Of course, there are measurement methods with nanometer resolution, but these have disadvantages. One example is popular scanning transmission electron microscopy (STEM). Here, thin slices are removed from a nanostructure and scanned with an electron beam. The sample therefore has to be destroyed for the test—but doing so may change the properties that you actually want to analyze.
What the newly developed measurement method can do
With Vladimir Hinkov as the coordinator, a team of scientists from Germany, Canada, and the United States has now developed a promising new measurement method and presented it in the journal Advanced Materials. It works without destroying anything, offers a nanometer resolution, identifies the chemical elements involved, and is able to determine both the magnetic order and the electron distribution. Tiny traces of elements hidden deep in the nanostructure can also be identified using this method. Chemical profiles can be determined even in structures made from many elements and with complex layering.
The method, an enhancement of resonant x-ray reflectometry, is based on the scattering of x-rays with a wavelength of a few nanometers at the interfaces of the layer structure: The various scattered partial beams are then superimposed and measured. The measurements are processed accordingly to deliver an image of the structure with depth resolution. In this approach, the method resembles optical holography, which is used to generate images with spatial resolution.

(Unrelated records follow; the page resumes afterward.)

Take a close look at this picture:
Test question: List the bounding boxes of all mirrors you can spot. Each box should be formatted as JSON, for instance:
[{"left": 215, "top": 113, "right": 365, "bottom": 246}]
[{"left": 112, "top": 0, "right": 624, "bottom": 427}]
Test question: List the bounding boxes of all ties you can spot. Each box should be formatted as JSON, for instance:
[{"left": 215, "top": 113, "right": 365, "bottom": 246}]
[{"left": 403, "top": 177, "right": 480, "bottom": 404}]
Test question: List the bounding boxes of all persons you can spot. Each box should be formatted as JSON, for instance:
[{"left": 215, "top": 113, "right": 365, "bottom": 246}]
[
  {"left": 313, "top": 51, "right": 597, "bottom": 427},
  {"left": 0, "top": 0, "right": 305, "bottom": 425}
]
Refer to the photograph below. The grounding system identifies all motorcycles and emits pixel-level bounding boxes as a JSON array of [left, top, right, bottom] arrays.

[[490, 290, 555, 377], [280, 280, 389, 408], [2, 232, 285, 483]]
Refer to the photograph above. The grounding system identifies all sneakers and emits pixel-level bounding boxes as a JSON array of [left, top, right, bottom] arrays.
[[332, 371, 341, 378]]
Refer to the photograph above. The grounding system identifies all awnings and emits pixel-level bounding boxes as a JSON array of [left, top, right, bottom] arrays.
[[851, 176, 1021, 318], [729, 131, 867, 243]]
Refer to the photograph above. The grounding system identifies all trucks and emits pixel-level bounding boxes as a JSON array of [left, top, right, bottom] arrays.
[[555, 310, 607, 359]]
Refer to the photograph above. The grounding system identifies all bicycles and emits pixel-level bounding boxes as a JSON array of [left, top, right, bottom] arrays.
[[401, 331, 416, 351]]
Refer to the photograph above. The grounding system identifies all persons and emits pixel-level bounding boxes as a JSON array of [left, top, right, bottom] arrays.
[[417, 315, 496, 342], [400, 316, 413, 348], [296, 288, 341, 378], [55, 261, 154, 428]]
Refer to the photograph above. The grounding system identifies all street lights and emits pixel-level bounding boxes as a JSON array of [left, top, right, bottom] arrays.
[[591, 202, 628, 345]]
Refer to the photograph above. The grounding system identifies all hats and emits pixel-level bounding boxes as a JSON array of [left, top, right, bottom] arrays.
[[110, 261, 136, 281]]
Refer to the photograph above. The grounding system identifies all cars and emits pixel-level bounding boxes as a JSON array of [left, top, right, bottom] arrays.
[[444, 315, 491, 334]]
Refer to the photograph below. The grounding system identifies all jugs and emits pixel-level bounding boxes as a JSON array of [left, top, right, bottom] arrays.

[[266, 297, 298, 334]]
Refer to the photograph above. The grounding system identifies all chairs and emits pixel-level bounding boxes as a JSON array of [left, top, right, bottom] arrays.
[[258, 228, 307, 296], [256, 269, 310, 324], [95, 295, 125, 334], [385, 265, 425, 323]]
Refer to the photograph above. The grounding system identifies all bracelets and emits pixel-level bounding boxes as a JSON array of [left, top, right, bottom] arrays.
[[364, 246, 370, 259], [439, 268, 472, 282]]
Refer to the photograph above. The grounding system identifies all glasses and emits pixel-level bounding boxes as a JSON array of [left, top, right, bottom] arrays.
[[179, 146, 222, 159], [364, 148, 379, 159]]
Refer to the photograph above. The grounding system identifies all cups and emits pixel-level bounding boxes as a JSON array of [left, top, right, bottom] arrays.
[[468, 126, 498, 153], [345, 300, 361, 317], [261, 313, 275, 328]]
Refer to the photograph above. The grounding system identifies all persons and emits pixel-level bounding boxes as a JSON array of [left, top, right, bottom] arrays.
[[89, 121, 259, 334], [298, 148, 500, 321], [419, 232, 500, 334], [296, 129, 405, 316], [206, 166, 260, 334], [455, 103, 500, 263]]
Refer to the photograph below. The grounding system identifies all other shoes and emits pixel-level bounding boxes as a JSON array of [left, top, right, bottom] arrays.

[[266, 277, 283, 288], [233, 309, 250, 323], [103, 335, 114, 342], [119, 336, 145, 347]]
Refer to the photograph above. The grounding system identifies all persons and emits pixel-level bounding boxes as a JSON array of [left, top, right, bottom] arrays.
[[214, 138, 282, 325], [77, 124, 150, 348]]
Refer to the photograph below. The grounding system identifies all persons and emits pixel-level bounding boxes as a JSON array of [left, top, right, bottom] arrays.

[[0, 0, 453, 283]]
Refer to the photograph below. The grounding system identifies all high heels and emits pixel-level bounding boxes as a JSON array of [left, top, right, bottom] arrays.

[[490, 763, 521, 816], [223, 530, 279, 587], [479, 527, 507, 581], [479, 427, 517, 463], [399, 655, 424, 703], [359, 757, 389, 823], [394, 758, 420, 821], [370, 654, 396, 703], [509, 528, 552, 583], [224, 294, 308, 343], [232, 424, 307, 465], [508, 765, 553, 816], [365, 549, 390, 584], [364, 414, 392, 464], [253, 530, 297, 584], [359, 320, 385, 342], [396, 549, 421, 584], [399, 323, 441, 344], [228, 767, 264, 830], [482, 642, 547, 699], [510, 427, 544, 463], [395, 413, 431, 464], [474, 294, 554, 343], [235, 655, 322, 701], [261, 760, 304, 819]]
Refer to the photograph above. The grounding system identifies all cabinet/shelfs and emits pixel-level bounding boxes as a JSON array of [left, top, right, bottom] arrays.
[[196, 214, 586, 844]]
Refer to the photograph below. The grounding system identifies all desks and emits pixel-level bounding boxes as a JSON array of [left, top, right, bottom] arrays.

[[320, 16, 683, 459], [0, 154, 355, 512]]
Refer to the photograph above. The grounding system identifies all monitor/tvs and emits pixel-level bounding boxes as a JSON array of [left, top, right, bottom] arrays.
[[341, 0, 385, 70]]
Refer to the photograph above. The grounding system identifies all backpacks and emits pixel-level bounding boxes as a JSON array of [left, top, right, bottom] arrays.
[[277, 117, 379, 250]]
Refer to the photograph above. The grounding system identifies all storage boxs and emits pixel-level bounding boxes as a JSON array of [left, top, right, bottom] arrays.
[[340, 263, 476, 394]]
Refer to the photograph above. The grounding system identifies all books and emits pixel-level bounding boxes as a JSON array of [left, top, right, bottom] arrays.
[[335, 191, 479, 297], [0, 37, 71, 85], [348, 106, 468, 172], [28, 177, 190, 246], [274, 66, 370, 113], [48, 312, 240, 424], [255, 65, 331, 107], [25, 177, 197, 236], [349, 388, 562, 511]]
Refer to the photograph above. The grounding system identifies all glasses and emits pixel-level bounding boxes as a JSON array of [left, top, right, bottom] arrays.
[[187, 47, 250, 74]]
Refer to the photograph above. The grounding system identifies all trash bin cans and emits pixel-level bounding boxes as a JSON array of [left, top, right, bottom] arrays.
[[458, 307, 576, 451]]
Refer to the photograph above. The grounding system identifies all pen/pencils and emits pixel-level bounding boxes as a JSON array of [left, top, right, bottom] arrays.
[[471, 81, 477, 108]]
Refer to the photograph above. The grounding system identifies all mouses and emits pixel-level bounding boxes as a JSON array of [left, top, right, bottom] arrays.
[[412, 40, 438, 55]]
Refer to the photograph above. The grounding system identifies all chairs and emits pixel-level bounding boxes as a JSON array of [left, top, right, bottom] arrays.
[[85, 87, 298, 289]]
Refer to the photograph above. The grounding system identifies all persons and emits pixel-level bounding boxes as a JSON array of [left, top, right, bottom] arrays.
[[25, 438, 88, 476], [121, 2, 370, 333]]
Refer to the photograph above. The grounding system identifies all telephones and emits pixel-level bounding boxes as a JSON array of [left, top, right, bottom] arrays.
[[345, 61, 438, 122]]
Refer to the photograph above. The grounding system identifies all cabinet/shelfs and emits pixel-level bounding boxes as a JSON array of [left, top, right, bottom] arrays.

Why success was dependent on many specialists
“An undertaking of this magnitude was only possible with the involvement of colleagues from many different disciplines,” says Hinkov. First you need x-ray light of such high intensity and quality as can only be generated using synchrotrons. The measurements are taken using highly specialized instruments, which the researchers set up on the synchrotron itself.
In addition, nanostructures of the highest quality are required in order to refine and test the method. The measurement data are analyzed using specially developed software and, finally, the results need to be discussed with theoreticians to arrive at a better understanding of the phenomena.
The next steps in the research
“We have been working intensively on this project for several years, and now our patience has really paid off,” says the Würzburg physicist happily. While it is true that the layer structures examined are not yet components for applications, the materials used are technologically relevant and the next development stages are clear: “Research into structures with interesting magnetic and electronic properties and, in the not too distant future, the design of elements with customized physical and technological properties,” explains Hinkov. Switchable magnetism, superconductivity, and novel sensors are some of the applications that offer promising possibilities here.